Update: I converted all the files to .jpg, and the issue remained.

JungHwan Min
  • 4,664
  • 1
  • 22
  • 36
soandos
  • 1,030
  • 8
  • 20
  • What is the file format of the images? – C. E. Mar 09 '16 at 00:44
  • @C.E. .tiff. Does it matter? – soandos Mar 09 '16 at 00:44
  • Not always, but it can. There is a discussion specifically on .tiff images and memory consumption here. – C. E. Mar 09 '16 at 00:53
  • @C.E. h'm. Should what format should I convert them to as a test? – soandos Mar 09 '16 at 00:54
  • I don't know, let's wait and see what others have to say. – C. E. Mar 09 '16 at 01:02
  • What are you trying to classify? What is special about the two classes of images? How separable are the two classes of images? This is a problem with functions like Classify — they promise the world in a black box that can be used unsupervised w/o knowing anything, but it works only when you have infinite memory for it to overfit to every possible combinations of inputs /rant – rm -rf Mar 09 '16 at 04:23
  • I have two types of images (happen to be two types of documents). A human can easily do it, no idea about a machine. Accuracy does not need to be great, but im aiming for a low false negative rate. All images are in in two classes (really its in the class I care about or its not). Does this help? – soandos Mar 09 '16 at 04:26
  • I'd begin by turning each image into a feature vector. – Searke Mar 09 '16 at 04:31
  • How do I do that? – soandos Mar 09 '16 at 04:32
  • 2
    There's no simple answer to that question. You begin by guessing "what values are relevant in these images for an algorithm that would need to distinguish between them?" and then you'd extract values for each of those. So for example, you might extract the brightness of each image. Or maybe how green the image is. You then have a vector of each of these features and use these vectors instead of the image. – Searke Mar 09 '16 at 04:34
  • In machine learning, getting the feature vector right is often the real battle. – Searke Mar 09 '16 at 04:38
  • Can you try picking a Method manually? Doesn't really matter which one. I get this kind of error too mainly when it is trying to figure out the best method automatically. – Philip Maymin Apr 21 '16 at 14:58
  • Alternately, you can use ImageResize and use 150x150 or a bit more... you don' need the full size images. – s.s.o Nov 13 '16 at 18:30

1 Answers1

2

This isn't a complete answer (indeed, that would be impossible since we don't have access to the images), but is too long for a comment.
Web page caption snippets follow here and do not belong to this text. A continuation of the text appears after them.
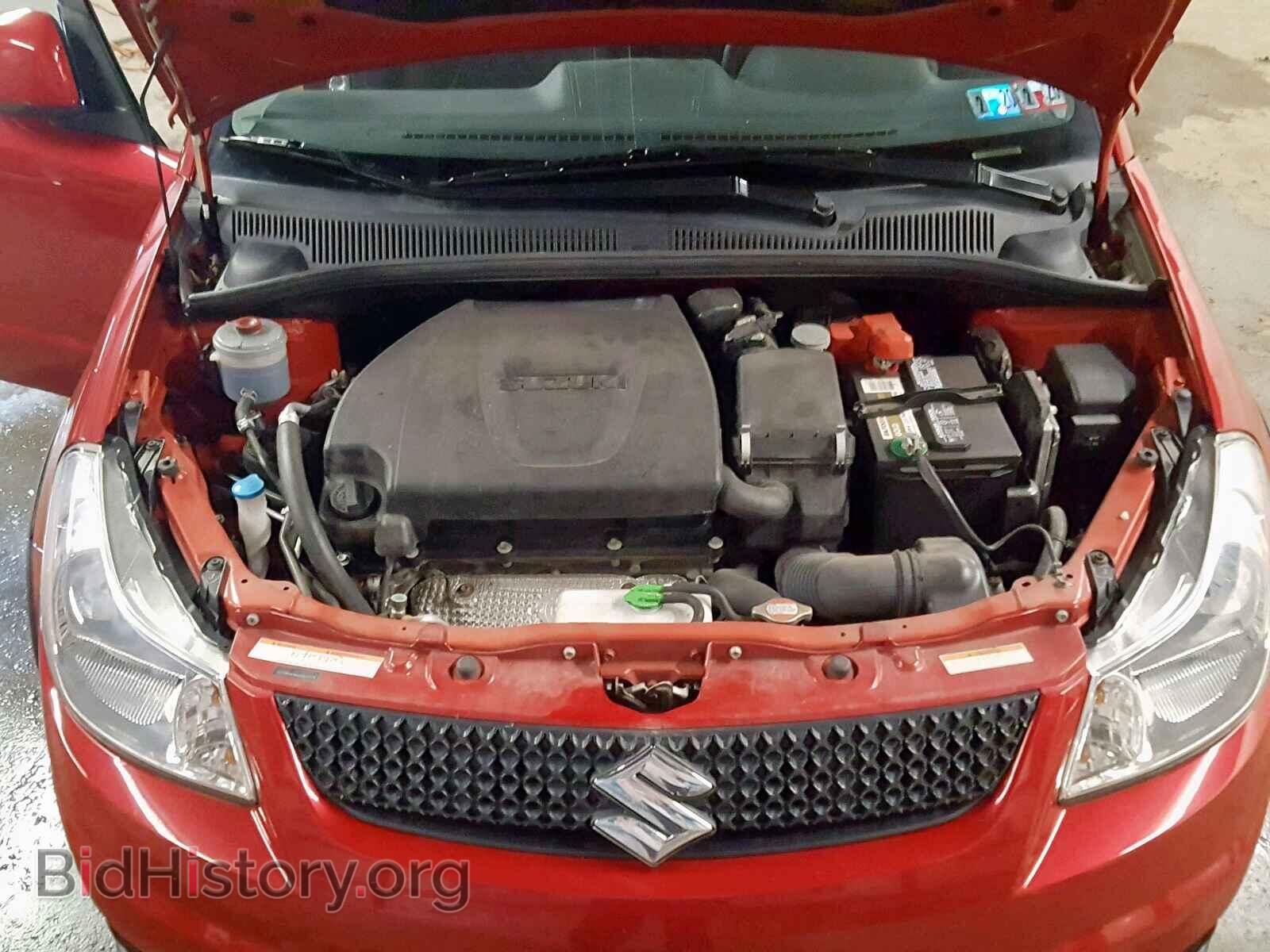 2012 SUZUKI SX4 - VIN: JS2YB5A35C6302975 - Фото 7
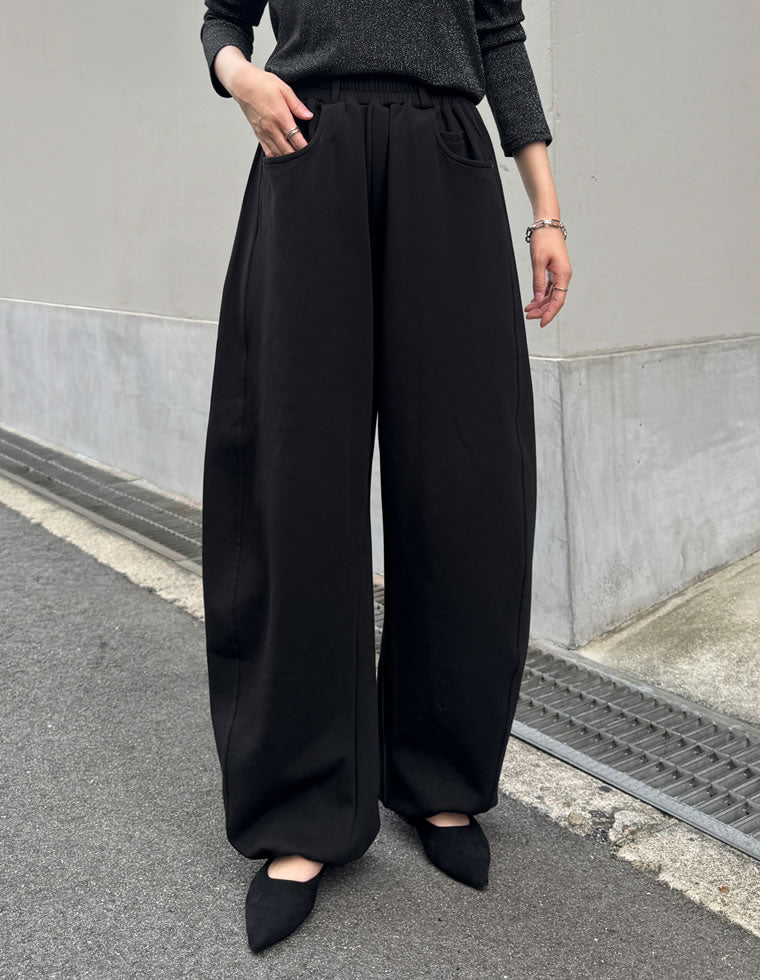 リベット付きダンボールワイドパンツ - パンツ通販 | 人気レディース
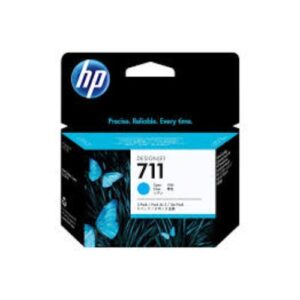CARTRIDGE HP INK 711 CYAN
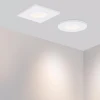 Мебельный светодиодный светильник Arlight LTM-R45WH 3W Warm White 30deg 015398 Мебельный светодиодный светильник Arlight LTM-R45WH 3W Warm White 30deg 015398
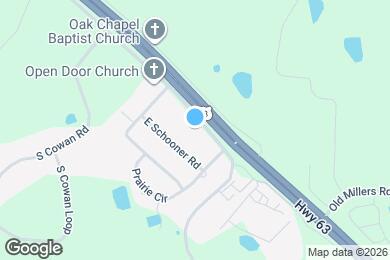 Map image of the property - 5357 Ponderosa St.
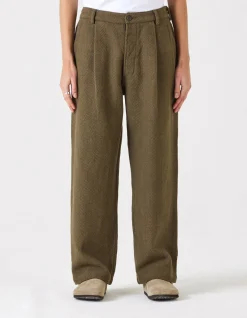 Utility Pants*Maharishi 4082 Loose Deck Pants Olive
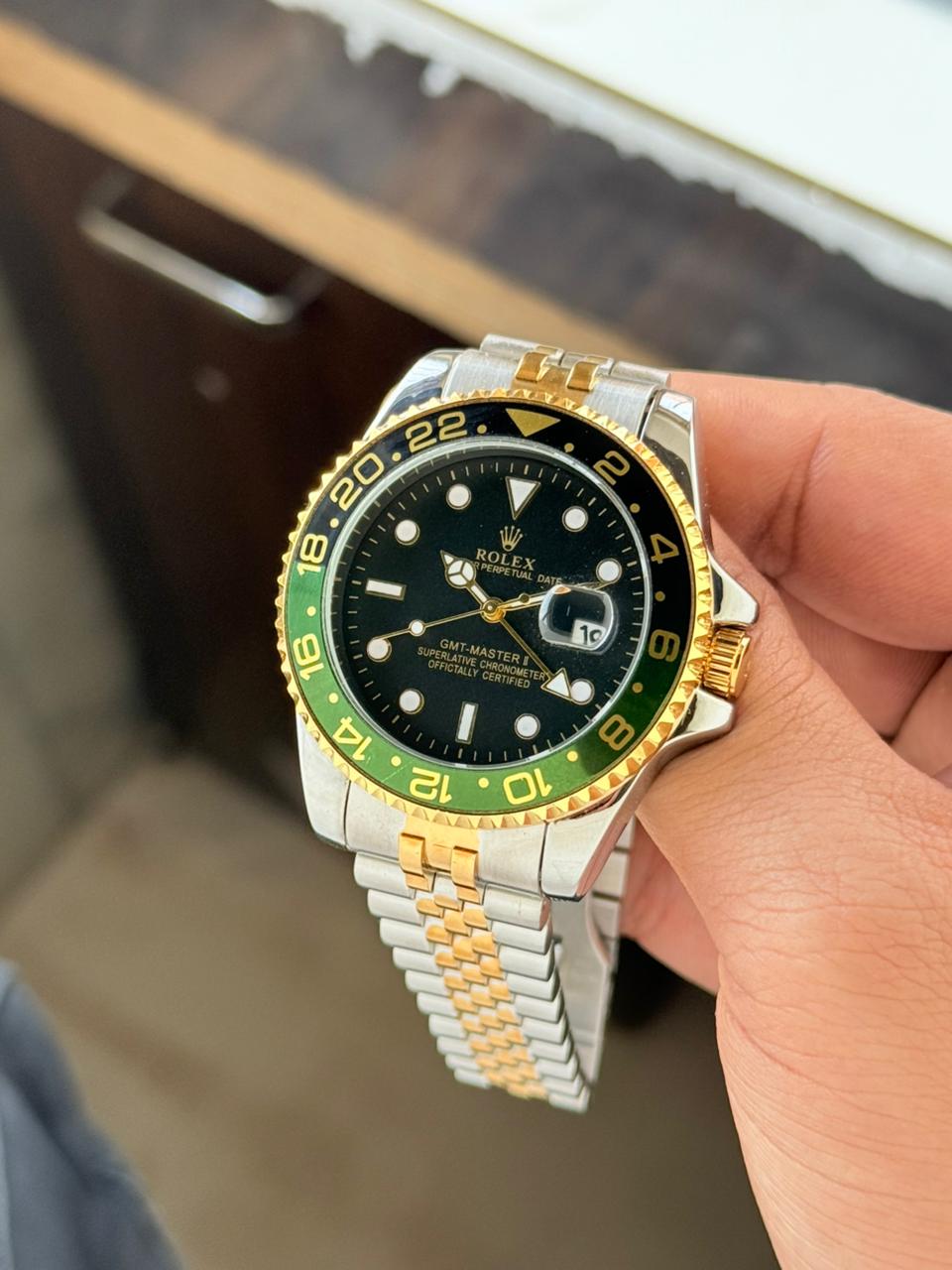 Rolex GMT Master Sprite Quartz Watch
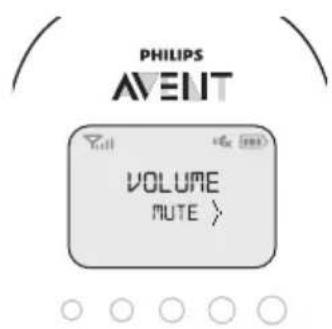 PHILIPS AVENT SCD720 - Volume - 1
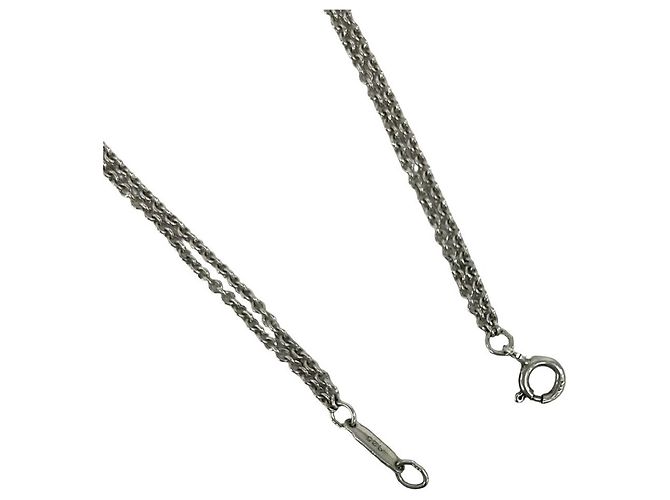 Tiffany & Co Collana Tiffany Vintage Infinity Argento - vista 5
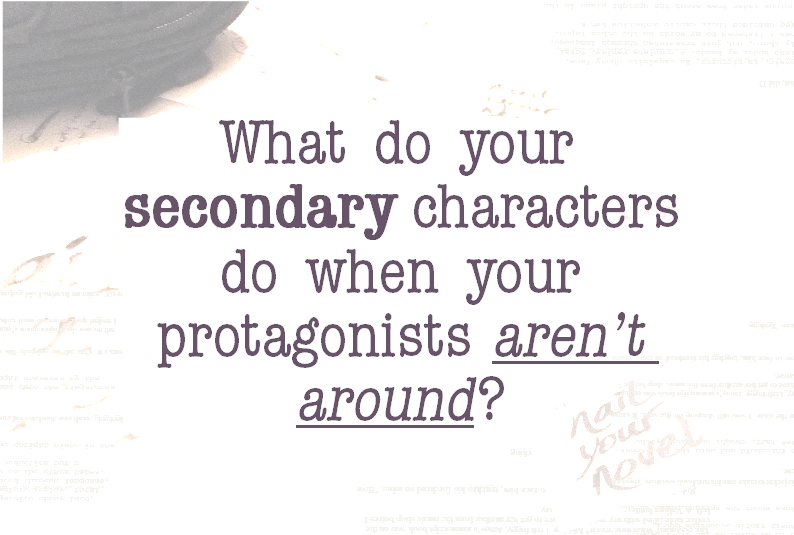 Roz_Morris's tweet image. Lots more about giving secondary characters 3D lives. 
Writing Characters Who&apos;ll Keep Readers Captivated: Nail Your Novel 2 books2read.com/nyncharacters #writingtips #writingprocess #creativewriting #writingcommunity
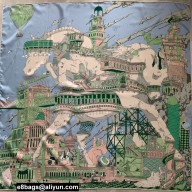 Hermes square silk Scarf 90x90cm 21 2023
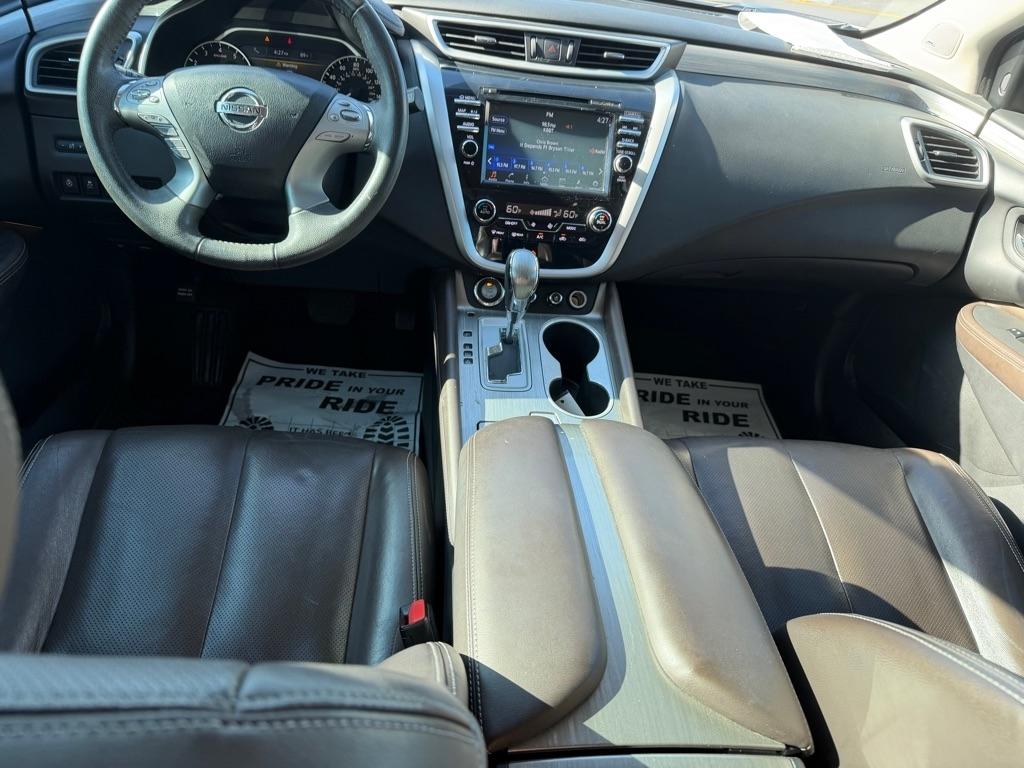 Nissan Murano S 2017
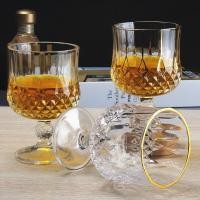 ราคา DT01 33 แก้ววิสกี้คริสตัลขอบทอง G1 2 (17424458153)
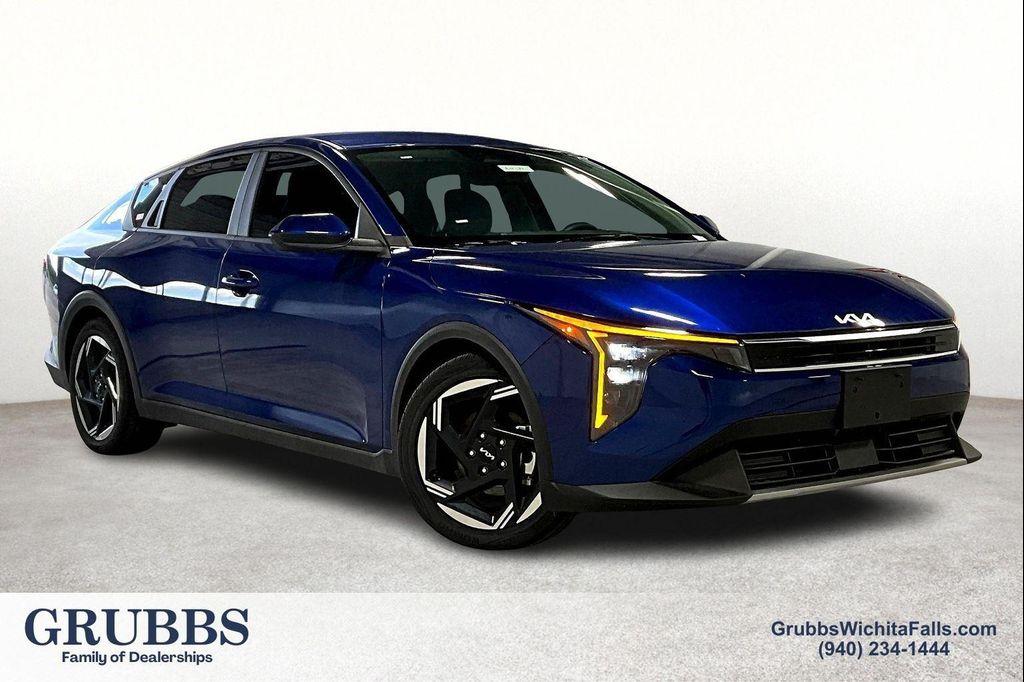 new 2025 Kia K4 car, priced at $25,145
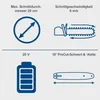 Akumulatorowa pilarka łańcuchowa SCHEPPACH IXES 20V Podgląd zdjęcia produktu 3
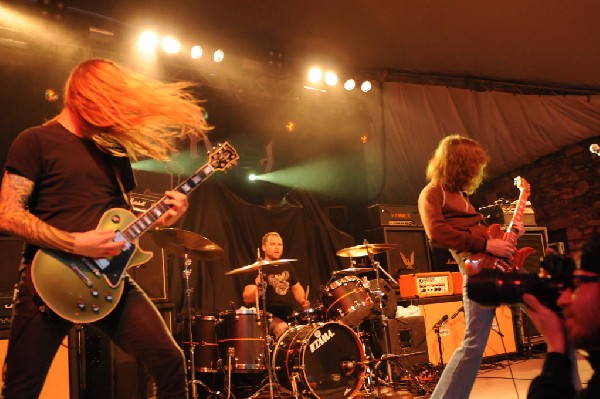 The Sword at Stubb's BarBQ, Austin Texas 03/16/2010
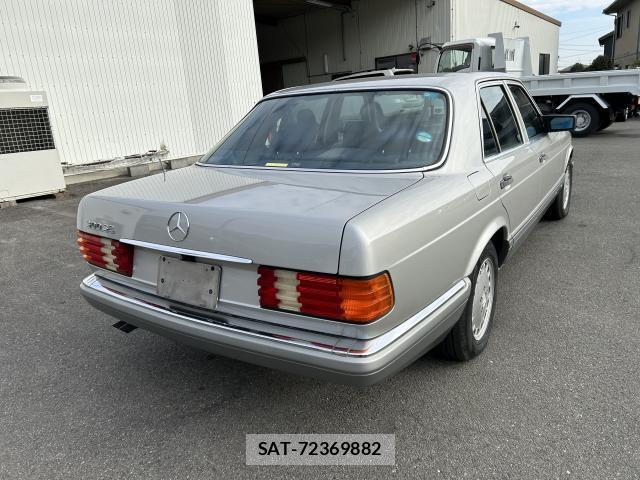 Mercedes Benz S-CLASS 1989-02 7804000-6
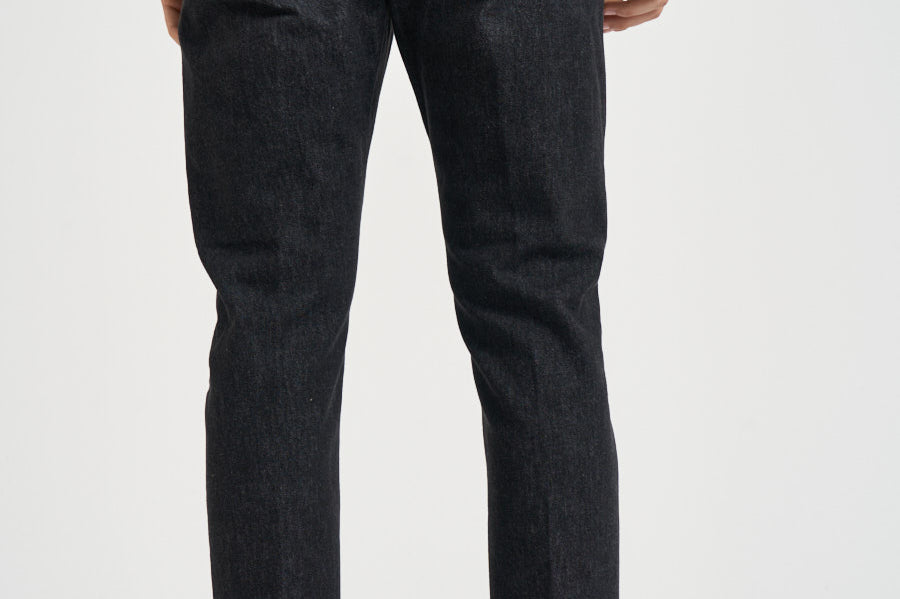 Jeans uomo Dian regular in denim nero UP576 DFH339UMX2 DONDUP 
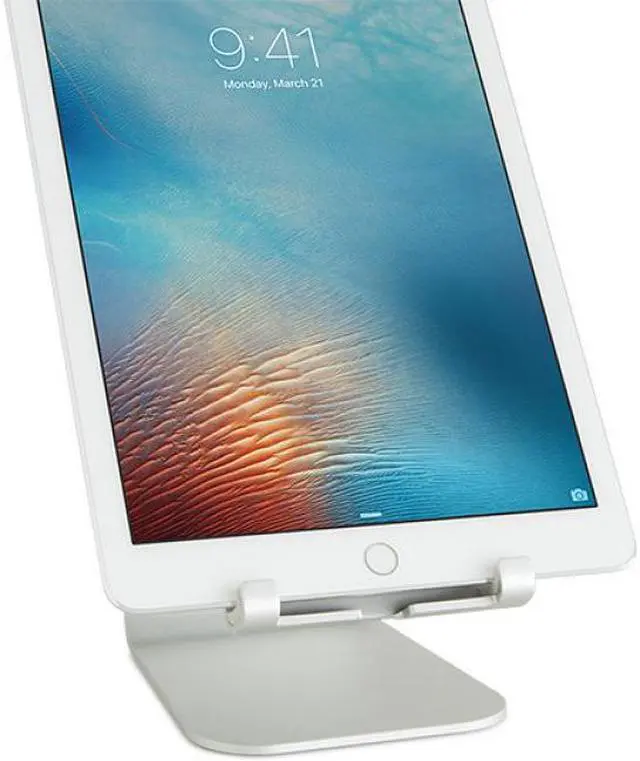 Alt view image 14 of 20 - MSTAND TABLET STAND SILVER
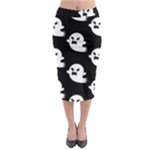 cute Ghosts Midi Pencil Skirt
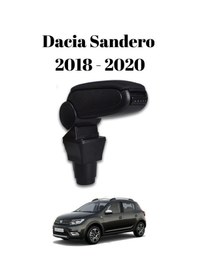 Resim Dacia Sandero 2018 2019 2020 Uyumlu Araca Özel Kolçak Kol Dayama Orta Konsol 
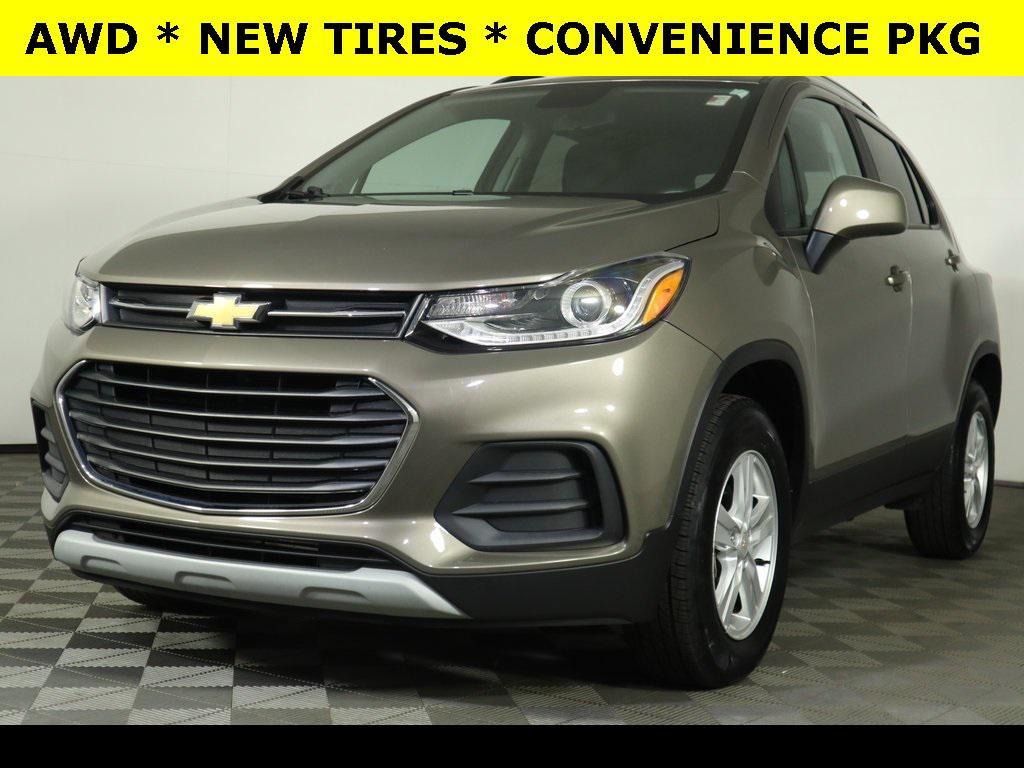 used 2022 Chevrolet Trax car, priced at $18,999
You might try ImageIdentify[image,category,n] to generate "feature vectors" consisting of n words. If you are lucky, the best n matches might contain enough information to distinguish the two kinds of images. The advantage of this approach is that you would leverage all the sophisticated image processing inherent in ImageIdentify and the classifier needs to only function on the words. So in outline, for each image you would get a list like

feat = ImageIdentify[image, All, 5]

which returns a 5-vector of where feat[[All, 2]] contains the best-match words. These sets of words could then be used in the Classify step.

bill s
  • 68,936
  • 4
  • 101
  • 191